● RECORDS SUPPLIED:

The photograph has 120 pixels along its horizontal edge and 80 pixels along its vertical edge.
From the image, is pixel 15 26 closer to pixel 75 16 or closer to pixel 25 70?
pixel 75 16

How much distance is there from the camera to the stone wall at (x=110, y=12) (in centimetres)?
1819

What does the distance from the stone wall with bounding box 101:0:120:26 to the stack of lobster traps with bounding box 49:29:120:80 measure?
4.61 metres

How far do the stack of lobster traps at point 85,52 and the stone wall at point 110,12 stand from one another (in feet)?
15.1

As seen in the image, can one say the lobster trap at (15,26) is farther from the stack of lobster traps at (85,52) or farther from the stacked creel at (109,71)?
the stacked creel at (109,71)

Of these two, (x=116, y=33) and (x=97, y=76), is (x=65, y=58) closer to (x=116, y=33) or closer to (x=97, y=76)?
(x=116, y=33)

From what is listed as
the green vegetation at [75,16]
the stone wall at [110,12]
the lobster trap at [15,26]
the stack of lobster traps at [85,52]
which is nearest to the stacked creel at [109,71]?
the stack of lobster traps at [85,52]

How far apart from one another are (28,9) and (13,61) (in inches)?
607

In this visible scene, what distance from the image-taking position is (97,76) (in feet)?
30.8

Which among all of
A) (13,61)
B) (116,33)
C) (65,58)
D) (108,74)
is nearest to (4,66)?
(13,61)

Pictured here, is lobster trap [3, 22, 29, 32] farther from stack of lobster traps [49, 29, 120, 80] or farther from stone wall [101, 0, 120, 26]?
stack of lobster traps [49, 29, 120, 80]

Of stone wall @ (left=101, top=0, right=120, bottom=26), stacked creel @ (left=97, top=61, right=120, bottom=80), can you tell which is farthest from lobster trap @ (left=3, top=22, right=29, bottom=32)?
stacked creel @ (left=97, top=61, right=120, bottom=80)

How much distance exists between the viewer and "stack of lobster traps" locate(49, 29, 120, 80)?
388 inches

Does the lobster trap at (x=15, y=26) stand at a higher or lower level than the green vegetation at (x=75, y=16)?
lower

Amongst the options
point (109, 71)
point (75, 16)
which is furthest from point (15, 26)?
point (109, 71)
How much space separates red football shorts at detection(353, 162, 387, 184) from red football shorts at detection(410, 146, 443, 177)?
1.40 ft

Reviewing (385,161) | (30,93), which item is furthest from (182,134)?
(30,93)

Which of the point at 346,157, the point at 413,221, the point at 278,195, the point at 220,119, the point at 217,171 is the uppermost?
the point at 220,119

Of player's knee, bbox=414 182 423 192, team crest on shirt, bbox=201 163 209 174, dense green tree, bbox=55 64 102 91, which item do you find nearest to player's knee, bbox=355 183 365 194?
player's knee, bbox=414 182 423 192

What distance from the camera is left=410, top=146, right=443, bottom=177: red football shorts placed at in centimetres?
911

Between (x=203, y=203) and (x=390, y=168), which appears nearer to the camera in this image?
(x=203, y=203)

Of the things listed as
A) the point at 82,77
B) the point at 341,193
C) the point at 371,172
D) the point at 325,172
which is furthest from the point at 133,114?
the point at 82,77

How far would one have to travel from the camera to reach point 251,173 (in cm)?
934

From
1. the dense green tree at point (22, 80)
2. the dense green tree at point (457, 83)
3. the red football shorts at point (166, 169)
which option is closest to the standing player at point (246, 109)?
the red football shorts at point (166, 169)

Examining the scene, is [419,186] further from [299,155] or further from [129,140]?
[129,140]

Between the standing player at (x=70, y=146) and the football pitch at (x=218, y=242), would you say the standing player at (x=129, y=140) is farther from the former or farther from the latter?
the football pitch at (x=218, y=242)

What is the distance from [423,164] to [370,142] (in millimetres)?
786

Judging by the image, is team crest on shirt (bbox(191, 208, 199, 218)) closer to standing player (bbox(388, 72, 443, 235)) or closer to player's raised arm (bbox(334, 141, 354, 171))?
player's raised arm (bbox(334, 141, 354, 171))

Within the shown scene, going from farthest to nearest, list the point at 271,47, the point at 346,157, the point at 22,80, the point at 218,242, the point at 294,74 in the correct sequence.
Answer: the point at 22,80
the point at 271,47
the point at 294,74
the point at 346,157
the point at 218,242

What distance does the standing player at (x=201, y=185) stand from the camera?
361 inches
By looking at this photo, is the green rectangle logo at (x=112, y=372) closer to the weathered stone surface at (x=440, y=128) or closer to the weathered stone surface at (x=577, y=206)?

● GOAL OF THE EXERCISE:
Find every line in the items above that contains the word "listed", treating uppercase and lowercase as different, and copy each of those lines.

● CORRECT OUTPUT:
From what is listed as
Of the things listed as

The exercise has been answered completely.